What do you think it will be like, someday, to stand in the presence of the Infinite One and realize that He knows everything about us—and I do mean everything? Even if we are among the saved, will we be comfortable to spend eternity with Someone who knows us so well? Our answer to these questions depends on the kind of person we believe our God to be. In this chapter we will again consider the most convincing evidence that God is not the kind of person His enemies have made Him out to be; arbitrary, vengeful, unforgiving, and severe. The evidence of how He treats His erring and troubled children points to a God who is infinitely powerful, but equally gracious.
One day we all will stand before God, whether we are saved or lost. Forbid the thought, but if anyone should die before finishing this chapter, the next moment of consciousness for that person would be face to face with God. The Bible states this clearly in many places; this is one of the most vivid:
Then I saw a great white throne and Him who sat upon it. . . . And I saw the dead, great and small, standing before the throne, and books were opened. . . . And the dead were judged by what was written in the books, by what they had done (Rev 20:11-12, RSV).

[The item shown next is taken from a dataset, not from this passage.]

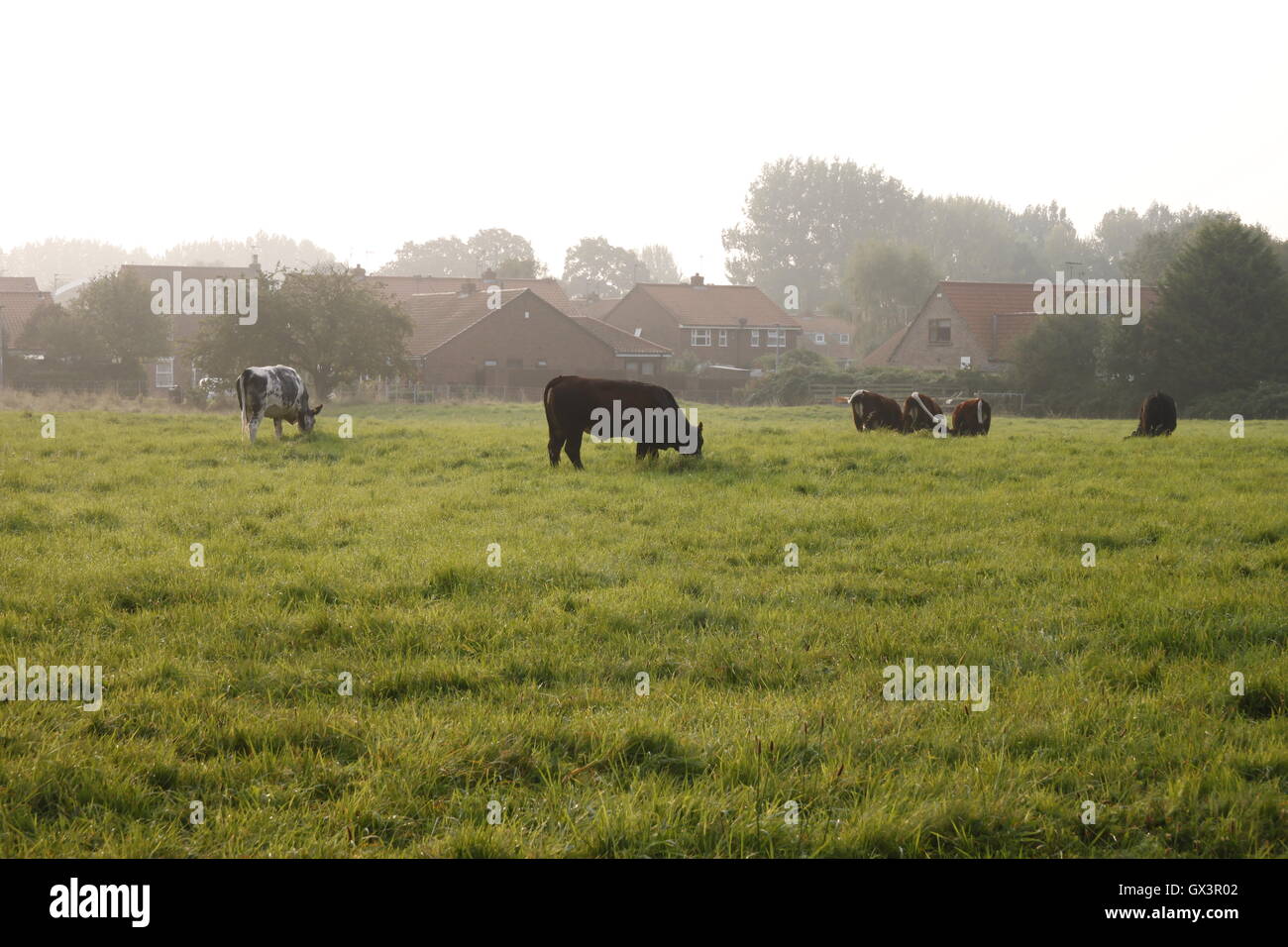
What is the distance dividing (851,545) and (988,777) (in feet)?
16.7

Even if we are among the saved, will it be comfortable to spend eternity with Someone who knows us so well? Even though we have been forgiven, we all have been sinners. Paul is very clear about this in Romans 3: “There is not even one who is righteous. . . . For all have sinned, and all fall short of God’s glorious ideal” (Rom 3:10, 23, TCNT). So even though we are saved and forgiven, will God haunt us with the memory of our sinful past? As I’ve already mentioned, the answer depends upon the kind of person we believe our God to be. All through Scripture God has spoken to this question, not in claims and promises alone, but with evidence and with demonstration. And surely the most convincing demonstration was provided by the way Jesus treated even the worst of sinners.